Objective: Repeat exactly the lines that run from the one containing "Looking at the options" to the end of the data, and leave out all others.

Rows from a spatial reasoning dataset:
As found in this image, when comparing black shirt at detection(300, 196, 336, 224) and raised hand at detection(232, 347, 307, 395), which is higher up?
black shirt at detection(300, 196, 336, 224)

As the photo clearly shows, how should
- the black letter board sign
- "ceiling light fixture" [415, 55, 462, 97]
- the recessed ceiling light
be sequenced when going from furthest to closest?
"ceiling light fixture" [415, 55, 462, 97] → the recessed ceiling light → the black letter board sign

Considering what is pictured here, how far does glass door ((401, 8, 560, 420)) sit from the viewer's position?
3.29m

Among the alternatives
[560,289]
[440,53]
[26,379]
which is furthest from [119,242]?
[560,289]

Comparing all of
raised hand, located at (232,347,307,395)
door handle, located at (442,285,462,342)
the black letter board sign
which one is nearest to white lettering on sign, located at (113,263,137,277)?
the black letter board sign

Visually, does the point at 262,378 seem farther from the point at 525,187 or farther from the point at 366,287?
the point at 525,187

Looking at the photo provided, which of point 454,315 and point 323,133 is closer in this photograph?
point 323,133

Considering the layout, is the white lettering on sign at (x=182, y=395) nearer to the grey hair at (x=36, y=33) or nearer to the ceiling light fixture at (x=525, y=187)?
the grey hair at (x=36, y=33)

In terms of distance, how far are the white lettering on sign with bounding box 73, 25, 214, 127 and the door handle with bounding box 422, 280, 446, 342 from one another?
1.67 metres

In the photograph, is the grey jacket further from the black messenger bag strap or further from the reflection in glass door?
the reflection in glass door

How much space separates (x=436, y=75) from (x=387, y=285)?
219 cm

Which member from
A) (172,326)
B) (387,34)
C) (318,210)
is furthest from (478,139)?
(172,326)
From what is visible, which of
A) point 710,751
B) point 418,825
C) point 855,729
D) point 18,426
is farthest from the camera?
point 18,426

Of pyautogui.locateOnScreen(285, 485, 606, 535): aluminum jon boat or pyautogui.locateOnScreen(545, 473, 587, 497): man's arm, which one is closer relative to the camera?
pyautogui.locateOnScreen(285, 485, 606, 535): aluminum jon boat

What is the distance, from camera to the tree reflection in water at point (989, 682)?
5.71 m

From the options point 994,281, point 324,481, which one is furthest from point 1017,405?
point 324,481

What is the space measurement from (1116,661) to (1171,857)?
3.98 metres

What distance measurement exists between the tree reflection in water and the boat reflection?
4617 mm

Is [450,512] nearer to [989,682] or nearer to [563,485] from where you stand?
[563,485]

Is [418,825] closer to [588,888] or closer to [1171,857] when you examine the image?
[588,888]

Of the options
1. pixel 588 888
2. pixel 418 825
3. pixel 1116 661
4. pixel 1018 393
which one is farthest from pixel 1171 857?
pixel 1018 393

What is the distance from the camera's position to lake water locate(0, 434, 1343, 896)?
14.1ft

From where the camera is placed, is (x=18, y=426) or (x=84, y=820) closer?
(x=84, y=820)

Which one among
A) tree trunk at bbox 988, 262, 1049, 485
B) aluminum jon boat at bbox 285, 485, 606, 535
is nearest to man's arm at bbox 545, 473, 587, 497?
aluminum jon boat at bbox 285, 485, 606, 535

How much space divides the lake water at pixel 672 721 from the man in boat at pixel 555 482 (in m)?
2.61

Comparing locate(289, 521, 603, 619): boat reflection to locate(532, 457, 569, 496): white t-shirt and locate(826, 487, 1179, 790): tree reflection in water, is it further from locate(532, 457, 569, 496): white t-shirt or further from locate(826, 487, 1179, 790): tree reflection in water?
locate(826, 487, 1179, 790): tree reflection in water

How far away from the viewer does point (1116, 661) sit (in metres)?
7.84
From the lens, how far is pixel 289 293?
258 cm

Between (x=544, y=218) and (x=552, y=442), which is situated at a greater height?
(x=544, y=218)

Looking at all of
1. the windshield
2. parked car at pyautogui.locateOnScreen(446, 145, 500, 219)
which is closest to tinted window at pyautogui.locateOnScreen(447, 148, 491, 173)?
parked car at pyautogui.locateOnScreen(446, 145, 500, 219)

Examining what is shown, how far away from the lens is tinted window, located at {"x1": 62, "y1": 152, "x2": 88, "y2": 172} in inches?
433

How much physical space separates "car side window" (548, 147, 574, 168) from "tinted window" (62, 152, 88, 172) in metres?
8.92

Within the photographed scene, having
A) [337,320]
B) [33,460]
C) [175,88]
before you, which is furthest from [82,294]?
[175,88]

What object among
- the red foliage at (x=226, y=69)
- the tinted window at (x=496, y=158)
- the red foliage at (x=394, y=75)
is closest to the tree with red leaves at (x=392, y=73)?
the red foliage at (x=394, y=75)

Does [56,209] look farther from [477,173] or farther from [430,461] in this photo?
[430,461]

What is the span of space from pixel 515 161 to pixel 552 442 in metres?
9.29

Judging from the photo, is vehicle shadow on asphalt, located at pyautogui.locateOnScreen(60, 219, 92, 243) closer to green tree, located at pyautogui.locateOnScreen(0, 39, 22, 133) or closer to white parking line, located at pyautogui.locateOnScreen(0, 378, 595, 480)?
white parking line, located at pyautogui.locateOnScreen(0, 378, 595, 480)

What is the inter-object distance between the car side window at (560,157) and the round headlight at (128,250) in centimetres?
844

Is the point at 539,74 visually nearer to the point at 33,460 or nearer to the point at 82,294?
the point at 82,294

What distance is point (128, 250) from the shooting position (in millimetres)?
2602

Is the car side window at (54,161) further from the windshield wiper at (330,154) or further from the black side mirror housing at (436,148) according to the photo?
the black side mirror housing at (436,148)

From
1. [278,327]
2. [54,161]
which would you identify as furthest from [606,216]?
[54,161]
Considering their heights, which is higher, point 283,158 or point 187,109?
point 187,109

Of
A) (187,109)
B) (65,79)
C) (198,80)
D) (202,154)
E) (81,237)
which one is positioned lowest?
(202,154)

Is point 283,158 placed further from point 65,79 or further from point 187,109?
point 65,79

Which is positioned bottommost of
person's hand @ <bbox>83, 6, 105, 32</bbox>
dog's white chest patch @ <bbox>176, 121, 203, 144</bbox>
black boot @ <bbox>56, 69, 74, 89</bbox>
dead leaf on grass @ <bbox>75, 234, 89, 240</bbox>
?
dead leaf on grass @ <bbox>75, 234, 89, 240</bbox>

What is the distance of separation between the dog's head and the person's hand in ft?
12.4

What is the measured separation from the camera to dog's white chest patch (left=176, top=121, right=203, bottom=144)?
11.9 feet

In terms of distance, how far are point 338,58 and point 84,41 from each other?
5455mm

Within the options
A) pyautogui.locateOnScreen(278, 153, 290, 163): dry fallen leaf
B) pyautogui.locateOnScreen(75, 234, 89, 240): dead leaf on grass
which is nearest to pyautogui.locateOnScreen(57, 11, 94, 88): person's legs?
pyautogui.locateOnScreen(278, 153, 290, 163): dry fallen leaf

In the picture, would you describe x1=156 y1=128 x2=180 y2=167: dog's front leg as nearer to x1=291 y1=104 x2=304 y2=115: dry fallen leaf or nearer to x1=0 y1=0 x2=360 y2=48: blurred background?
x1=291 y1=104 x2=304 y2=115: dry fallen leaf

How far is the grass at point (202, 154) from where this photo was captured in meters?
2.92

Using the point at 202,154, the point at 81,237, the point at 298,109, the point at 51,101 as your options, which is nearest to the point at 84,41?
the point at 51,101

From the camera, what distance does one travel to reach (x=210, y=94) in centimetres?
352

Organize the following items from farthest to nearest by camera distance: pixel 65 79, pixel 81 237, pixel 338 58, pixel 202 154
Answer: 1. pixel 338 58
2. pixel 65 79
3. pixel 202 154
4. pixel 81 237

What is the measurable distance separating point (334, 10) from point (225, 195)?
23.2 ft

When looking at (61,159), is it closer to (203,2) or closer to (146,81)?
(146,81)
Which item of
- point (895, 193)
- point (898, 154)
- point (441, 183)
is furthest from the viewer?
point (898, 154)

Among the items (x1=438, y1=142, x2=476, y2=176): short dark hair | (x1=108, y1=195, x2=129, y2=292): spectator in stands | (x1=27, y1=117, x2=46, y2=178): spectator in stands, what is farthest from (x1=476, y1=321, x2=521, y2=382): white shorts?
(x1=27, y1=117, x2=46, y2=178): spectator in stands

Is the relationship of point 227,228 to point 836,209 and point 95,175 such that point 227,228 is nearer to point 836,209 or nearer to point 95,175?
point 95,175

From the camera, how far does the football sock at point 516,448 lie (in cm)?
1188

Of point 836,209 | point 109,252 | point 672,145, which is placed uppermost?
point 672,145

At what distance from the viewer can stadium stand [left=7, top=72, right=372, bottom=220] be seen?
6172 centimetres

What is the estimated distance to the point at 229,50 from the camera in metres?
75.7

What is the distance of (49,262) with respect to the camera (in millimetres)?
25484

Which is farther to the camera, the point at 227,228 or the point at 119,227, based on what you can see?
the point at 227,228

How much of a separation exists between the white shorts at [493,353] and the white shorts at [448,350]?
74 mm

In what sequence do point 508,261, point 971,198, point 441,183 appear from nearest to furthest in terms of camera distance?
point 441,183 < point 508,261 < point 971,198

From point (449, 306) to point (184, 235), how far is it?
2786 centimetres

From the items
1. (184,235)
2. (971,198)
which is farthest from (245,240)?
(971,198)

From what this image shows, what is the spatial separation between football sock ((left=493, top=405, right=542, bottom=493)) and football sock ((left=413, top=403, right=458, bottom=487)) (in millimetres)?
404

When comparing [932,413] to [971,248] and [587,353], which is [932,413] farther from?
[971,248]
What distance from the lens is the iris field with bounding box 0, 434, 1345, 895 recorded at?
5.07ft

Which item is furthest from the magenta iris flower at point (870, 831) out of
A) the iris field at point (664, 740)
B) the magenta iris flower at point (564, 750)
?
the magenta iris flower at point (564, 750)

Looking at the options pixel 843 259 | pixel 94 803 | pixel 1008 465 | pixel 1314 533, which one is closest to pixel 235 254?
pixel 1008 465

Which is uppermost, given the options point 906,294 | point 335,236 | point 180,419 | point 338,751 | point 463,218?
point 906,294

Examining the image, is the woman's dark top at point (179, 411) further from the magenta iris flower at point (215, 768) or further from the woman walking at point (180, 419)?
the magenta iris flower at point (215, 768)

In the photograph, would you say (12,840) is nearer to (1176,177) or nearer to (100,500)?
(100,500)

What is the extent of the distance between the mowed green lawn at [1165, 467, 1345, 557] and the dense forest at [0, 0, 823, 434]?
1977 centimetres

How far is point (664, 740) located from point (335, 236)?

Result of this task:
Looking at the options pixel 843 259 | pixel 94 803 | pixel 1008 465 | pixel 1314 533, which one is closest to pixel 235 254?
pixel 1008 465

Which is uppermost, given the options point 906,294 | point 335,236 | point 180,419 | point 338,751 | point 463,218?
point 906,294

Examining the image, is the woman's dark top at point (179, 411) further from the magenta iris flower at point (215, 768) or further from the woman walking at point (180, 419)?
the magenta iris flower at point (215, 768)

In the photograph, would you say (12,840) is nearer to (1176,177) or nearer to (100,500)?
(100,500)

What is the extent of the distance between the mowed green lawn at [1165, 467, 1345, 557] and the dense forest at [0, 0, 823, 434]?
1977 centimetres

How far is point (664, 740) located from point (335, 236)?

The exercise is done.